— begin Text provided —
In the Supreme Court of the United States

JAMES IHNEN AND LISA IHNEN, PETITIONERS

v.

UNITED STATES OF AMERICA

ON PETITION FOR A WRIT OF CERTIORARI
TO THE UNITED STATES COURT OF APPEALS
FOR THE EIGHTH CIRCUIT

BRIEF FOR THE UNITED STATES IN OPPOSITION

THEODORE B. OLSON
Solicitor General
Counsel of Record
EILEEN J. O'CONNOR
Assistant Attorney General
FRANK P. CIHLAR
LAURIE SNYDER
Attorneys
Department of Justice
Washington, D.C. 20530-0001
(202) 514-2217

 

QUESTION PRESENTED

Whether, under the circumstances of this case, petitioners may recover tax payments that they made under an agreement that compromised the amount claimed due and barred claims for refund of the amounts paid.

In the Supreme Court of the United States

No. 01-1858

 

JAMES IHNEN AND LISA IHNEN, PETITIONERS

v.

UNITED STATES OF AMERICA

ON PETITION FOR A WRIT OF CERTIORARI
TO THE UNITED STATES COURT OF APPEALS
FOR THE EIGHTH CIRCUIT

BRIEF FOR THE UNITED STATES IN OPPOSITION

OPINIONS BELOW

The opinion of the court of appeals (Pet. App. 1a-7a) is reported at 272 F.3d 577. The opinion of the district court (Pet. App. 8a-16a) is unreported.

JURISDICTION

The judgment of the court of appeals was entered on November 27, 2001. A petition for rehearing was denied on March 19, 2002 (Pet. App. 17a). The petition for a writ of certiorari was filed on June 17, 2002. The jurisdiction of this Court is invoked under 28 U.S.C. 1254(1).

STATEMENT

1. The Commissioner of Internal Revenue determined that petitioners failed to report income that they received from a restaurant that they owned during the years 1986 through 1991. Following completion of the tax audit, the Commissioner proposed deficiency assessments totaling $200,995 in taxes and $177,207 in fraud and other penalties. Under a settlement reached by the parties in 1995, the Commissioner conceded the fraud penalties and $52,707 in taxes and petitioners agreed to pay the remaining taxes and penalties. To memorialize their agreement, the parties executed a Form 870-AD, Offer To Waive Restrictions On Assessment And Collection Of Tax Deficiency And To Accept Overassessment. The Form 870-AD provided that "[n]o claim for refund or credit will be filed or prosecuted by the taxpayer[s] for the years stated on this form" and that the Commissioner would not reopen the case in the absence of fraud, malfeasance, misrepresentation, concealment, or important mathematical error. Pet. App. 9a-11a.
— end Text provided —
— begin Records shown —
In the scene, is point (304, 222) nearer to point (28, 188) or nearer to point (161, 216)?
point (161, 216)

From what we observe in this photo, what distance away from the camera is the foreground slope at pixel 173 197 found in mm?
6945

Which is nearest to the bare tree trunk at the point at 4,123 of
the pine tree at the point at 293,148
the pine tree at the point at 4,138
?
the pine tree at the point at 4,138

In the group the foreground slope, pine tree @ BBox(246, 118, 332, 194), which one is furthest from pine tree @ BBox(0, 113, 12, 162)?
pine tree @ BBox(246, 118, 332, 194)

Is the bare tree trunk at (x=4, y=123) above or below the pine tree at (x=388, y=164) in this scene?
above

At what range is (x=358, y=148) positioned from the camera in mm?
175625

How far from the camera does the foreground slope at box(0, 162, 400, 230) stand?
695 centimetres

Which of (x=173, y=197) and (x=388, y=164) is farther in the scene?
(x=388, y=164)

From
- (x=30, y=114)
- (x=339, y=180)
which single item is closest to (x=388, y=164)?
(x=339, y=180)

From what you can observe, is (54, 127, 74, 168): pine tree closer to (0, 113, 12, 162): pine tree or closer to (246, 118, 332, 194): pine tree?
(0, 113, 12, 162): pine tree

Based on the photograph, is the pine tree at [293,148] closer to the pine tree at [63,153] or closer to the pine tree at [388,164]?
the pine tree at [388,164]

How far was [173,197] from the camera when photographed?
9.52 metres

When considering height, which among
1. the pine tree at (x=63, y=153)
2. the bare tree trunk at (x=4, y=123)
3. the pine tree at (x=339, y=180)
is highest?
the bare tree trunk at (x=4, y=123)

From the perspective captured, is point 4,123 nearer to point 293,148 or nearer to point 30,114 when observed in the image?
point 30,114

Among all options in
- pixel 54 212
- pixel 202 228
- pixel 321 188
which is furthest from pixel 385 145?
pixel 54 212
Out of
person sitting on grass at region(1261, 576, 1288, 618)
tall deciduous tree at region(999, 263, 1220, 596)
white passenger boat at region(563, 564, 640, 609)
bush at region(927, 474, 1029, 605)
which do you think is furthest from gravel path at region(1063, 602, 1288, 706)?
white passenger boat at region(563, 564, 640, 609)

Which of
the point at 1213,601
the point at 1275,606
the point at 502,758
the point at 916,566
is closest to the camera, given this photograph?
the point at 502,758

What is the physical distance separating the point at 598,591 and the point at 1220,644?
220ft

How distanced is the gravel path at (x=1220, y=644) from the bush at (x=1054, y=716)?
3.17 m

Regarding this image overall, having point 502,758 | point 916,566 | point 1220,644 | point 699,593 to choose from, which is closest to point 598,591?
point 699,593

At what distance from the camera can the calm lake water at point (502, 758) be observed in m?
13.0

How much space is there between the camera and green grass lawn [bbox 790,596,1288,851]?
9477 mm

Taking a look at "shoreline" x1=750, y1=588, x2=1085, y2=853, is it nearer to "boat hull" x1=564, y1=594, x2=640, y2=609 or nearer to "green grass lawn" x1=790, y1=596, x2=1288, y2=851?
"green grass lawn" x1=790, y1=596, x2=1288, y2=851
— end Records shown —
_What the exercise asks_: Reproduce the part of the Supreme Court brief starting at "The judgment of" and ending at "28 U.S.C. 1254(1).".

_The reply_:
The judgment of the court of appeals was entered on November 27, 2001. A petition for rehearing was denied on March 19, 2002 (Pet. App. 17a). The petition for a writ of certiorari was filed on June 17, 2002. The jurisdiction of this Court is invoked under 28 U.S.C. 1254(1).